Troppe violenze - Per quanto concerne il trattamento dei detenuti da parte delle forze dell'ordine, il rapporto riferisce che la delegazione del Cpt ha ricevuto un certo numero di denunce di presunti maltrattamenti fisici o di uso eccessivo della forza da parte di agenti della polizia e dei carabinieri, e, in minor misura, da parte di agenti della guardia di finanza, soprattutto nel Bresciano. I presunti maltrattamenti consistevano essenzialmente in pugni, calci o manganellate al momento dell'arresto, e, in alcuni casi, nel corso della permanenza in un centro di detenzione. "Per certi casi - si legge nel rapporto - la delegazione ha potuto riscontrare l'esistenza di certificati medici attestanti i fatti denunciati". Nella loro risposta, le autorità italiane "hanno indicato che sono state emanate delle direttive specifiche per prevenire e punire il comportamento indebitamente aggressivo delle forze dell'ordine. Inoltre, le autorità hanno fornito le informazioni richieste sui punti sollevati dal Cpt in materia di garanzie procedurali contro i maltrattamenti".
Le condizioni di detenzione - Sono state inoltre esaminate le condizioni di detenzione presso il Centro di identificazione e di espulsione (Cei) di Via Corelli a Milano. Il Cpt ha raccomandato, tra l'altro, che siano garantiti agli immigrati irregolari che vi devono essere trattenuti "maggiori e più ampie possibilità di attività". Per quanto concerne le carceri, la delegazione che ha effettuato la visita a nome del Comitato ha posto l'accento sul sovraffollamento delle prigioni, sulla questione delle cure mediche in ambiente carcerario e sul trattamento dei detenuti sottoposti al regime di massima sicurezza (il "41-bis").

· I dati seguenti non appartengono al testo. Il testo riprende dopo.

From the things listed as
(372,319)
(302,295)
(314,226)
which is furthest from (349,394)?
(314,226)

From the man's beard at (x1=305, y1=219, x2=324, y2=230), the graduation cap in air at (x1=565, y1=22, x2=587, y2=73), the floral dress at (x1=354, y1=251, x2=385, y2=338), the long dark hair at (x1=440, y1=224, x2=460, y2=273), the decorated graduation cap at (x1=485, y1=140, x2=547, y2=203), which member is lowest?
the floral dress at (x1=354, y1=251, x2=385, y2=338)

Allarme a Cagliari e Brescia - Il Cpt ha espresso "viva preoccupazione" per il livello di violenza registrato all'interno delle carceri di Brescia-Mombello e di Cagliari-Buoncammino, dove episodi di violenza tra detenuti nel corso del 2008 hanno causato lesioni gravi e, in un caso, la morte di un carcerato. Inoltre, il Comitato ha ricevuto a Cagliari alcune accuse relative al fatto che il personale carcerario non sarebbe sempre intervenuto tempestivamente per sedare le risse tra detenuti. Le autorità italiane hanno indicato nella loro risposta che "la direzione generale delle carceri ha invitato le prigioni di Brescia e di Cagliari a prendere tutte le misure necessarie per impedire la violenza tra detenuti. Hanno inoltre affermato - riferisce il Comitato - che dall'autunno del 2008, si è ottenuta una diminuzione degli episodi di violenza, a seguito di una convenzione conclusa tra il carcere di Cagliari e la Caritas".

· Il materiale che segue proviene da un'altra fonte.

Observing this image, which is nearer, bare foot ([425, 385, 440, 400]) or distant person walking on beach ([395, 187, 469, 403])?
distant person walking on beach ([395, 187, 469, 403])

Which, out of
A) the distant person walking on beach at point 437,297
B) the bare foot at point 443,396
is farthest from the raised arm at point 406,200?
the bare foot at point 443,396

L'ospedale psichiatrico - Per quanto concerne l'ospedale psichiatrico giudiziario Filippo Saporito (Opg) di Aversa, il rapporto pone in evidenza le scadenti condizioni della struttura e la necessità di migliorare il regime quotidiano di degenza dei pazienti, aumentando il numero e la varietà delle attività trattamentali quotidiane loro garantite. La delegazione ha inoltre riscontrato che alcuni pazienti erano stati trattenuti nell'Opg più a lungo di quanto non lo richiedessero le loro condizioni e che altri erano trattenuti nell'ospedale anche oltre lo scadere del termine previsto dall'ordine di internamento. Le autorità italiane hanno fatto valere nella loro risposta che l'ospedale è in corso di ristrutturazione e che la legge non prevede un limite per l'esecuzione di misure di sicurezza temporanee non detentive. In merito al Servizio psichiatrico di diagnosi e cura (Spdc) presso l'ospedale San Giovanni Bosco di Napoli, la delegazione ha concentrato l'attenzione sul ricorso al trattamento obbligatorio dei pazienti. Il Comitato raccomanda di apportare miglioramenti alla fase giudiziaria della procedura relativa al trattamento sanitario obbligatorio”.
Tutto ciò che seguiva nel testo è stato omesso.